Hace unos años atrás visité Singapur para conocer su formación de profesores. El docente es un formador de personas. El desarrollo de las habilidades “blandas” es la principal tarea, pues son las que permiten formar el carácter. La responsabilidad, el esfuerzo, la iniciativa propia, el respeto, la tolerancia a la frustración son habilidades que se cultivan a través del desarrollo de habilidades físicas y cognitivas, y la adquisición de conocimiento. En los primeros años, durante la educación parvularia y la primaria, estimular la curiosidad innata de los niños junto con la creatividad es una de las tareas fundamentales del educador. Y para ello las matemáticas, los acertijos, el lenguaje, los fenómenos naturales, el arte son un gran instrumento. Me explicaban que sin esta experiencia del asombro no sería posible el enorme esfuerzo que realizan en la secundaria para buscar las respuestas.

¡Qué importante papel tienen las educadoras y los docentes en la formación de nuestros hijos! Si tuvieron suerte, les habrá tocado alguna vez en sus vidas un profesor que logró despertar en ustedes la curiosidad. Yo tuve la suerte de conocer a Ernesto Rodríguez Serra, un maestro por excelencia. El don de Ernesto no era la respuesta, sino la pregunta. Su amor por la poesía, filosofía y música era contagioso, lograba que hasta una piedra se conmoviera con un poema de Hölderlin o un pensamiento de Heidegger. Su búsqueda era auténtica, era una búsqueda existencial, sin pretensiones intelectuales, en absoluto pedante, sí apasionada, incluso desbocada; como toda genuina búsqueda. Era esa pasión de Ernesto la que lograba transmitir la maravilla, el asombro, que él sentía que latía en el fenómeno que quería expresar. Esa experiencia eléctrica que él generaba es la clave de un buen profesor. Por lo general, las personas con algo de talento son capaces de describir el asombro o comunicar una experiencia de asombro, pero Ernesto era capaz de hacer vivir al otro la experiencia sublime del asombro; ese talento único de él. Qué manera de extrañar a Ernesto.
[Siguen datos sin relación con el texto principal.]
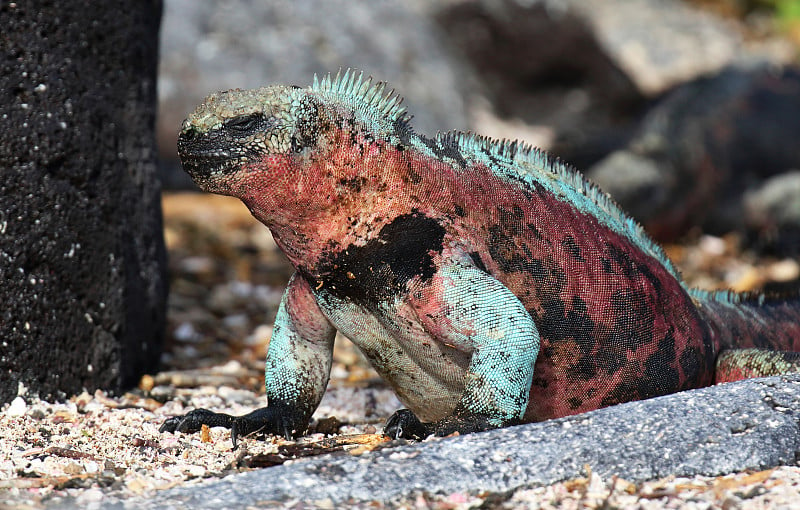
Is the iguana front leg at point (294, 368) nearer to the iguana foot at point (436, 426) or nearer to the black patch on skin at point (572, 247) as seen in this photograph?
the iguana foot at point (436, 426)

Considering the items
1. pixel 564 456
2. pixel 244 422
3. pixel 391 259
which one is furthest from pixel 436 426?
pixel 244 422

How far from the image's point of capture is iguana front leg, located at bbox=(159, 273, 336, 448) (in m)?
3.92

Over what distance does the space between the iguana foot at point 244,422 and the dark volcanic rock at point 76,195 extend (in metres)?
0.99

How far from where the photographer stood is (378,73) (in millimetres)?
10688

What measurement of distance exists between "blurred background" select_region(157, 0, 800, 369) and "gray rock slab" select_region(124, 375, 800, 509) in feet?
13.4

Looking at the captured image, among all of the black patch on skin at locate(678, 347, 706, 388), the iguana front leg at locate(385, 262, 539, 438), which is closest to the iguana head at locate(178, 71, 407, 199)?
the iguana front leg at locate(385, 262, 539, 438)

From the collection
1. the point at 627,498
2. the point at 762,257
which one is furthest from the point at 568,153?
the point at 627,498

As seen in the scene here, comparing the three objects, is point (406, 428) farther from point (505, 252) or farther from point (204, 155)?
point (204, 155)

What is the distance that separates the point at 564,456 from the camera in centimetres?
310

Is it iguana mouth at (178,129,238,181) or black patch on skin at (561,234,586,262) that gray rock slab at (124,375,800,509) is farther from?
iguana mouth at (178,129,238,181)

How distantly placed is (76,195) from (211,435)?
1600mm

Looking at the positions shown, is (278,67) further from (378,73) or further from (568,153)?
(568,153)

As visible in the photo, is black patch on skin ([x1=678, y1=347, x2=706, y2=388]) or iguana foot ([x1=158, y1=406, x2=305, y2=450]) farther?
black patch on skin ([x1=678, y1=347, x2=706, y2=388])

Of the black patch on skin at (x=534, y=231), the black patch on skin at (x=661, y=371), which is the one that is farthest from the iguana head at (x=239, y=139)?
the black patch on skin at (x=661, y=371)
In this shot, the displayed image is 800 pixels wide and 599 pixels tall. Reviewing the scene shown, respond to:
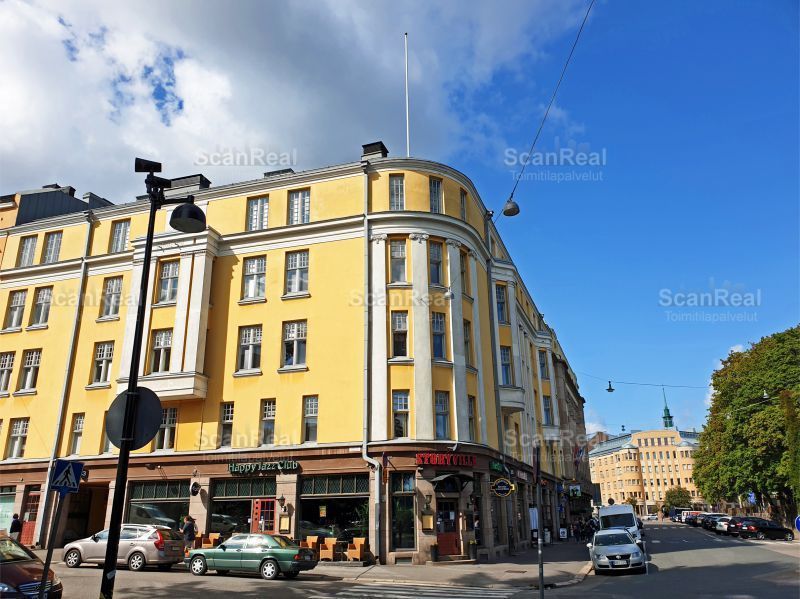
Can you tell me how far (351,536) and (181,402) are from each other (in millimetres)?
10518

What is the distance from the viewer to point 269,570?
19.2m

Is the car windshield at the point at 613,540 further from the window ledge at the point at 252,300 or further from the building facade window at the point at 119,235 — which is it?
the building facade window at the point at 119,235

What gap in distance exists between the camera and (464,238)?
29516mm

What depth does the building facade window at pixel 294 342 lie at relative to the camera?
27.6m

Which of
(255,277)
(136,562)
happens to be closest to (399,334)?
(255,277)

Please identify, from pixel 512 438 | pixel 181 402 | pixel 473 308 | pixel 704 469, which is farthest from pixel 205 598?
pixel 704 469

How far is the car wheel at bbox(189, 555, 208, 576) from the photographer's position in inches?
788

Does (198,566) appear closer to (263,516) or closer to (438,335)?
(263,516)

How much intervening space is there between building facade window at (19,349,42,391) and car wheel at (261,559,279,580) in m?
19.8

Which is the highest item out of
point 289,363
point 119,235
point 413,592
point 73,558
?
point 119,235

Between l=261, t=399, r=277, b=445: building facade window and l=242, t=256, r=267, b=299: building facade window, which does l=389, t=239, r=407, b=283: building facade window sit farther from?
l=261, t=399, r=277, b=445: building facade window

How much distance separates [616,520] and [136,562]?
2161 centimetres

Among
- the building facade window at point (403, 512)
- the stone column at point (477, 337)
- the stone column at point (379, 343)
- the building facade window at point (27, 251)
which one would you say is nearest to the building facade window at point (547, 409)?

La principal crisis educativa de Chile no está en Atacama, sino al interior de nuestras salas de clases. Si queremos formar personas pensantes, autónomas, proactivas, libres, entonces necesitamos personas curiosas. ¿Cómo cultivar el asombro en nuestros niños y jóvenes de manera que la experiencia escolar tenga sentido para sus vidas? Esta debiera ser la pregunta que debiera guiar el trabajo de las comunidades educativas y las políticas públicas. Relevar el asombro como experiencia vital fundamental es mi deseo para este 2024.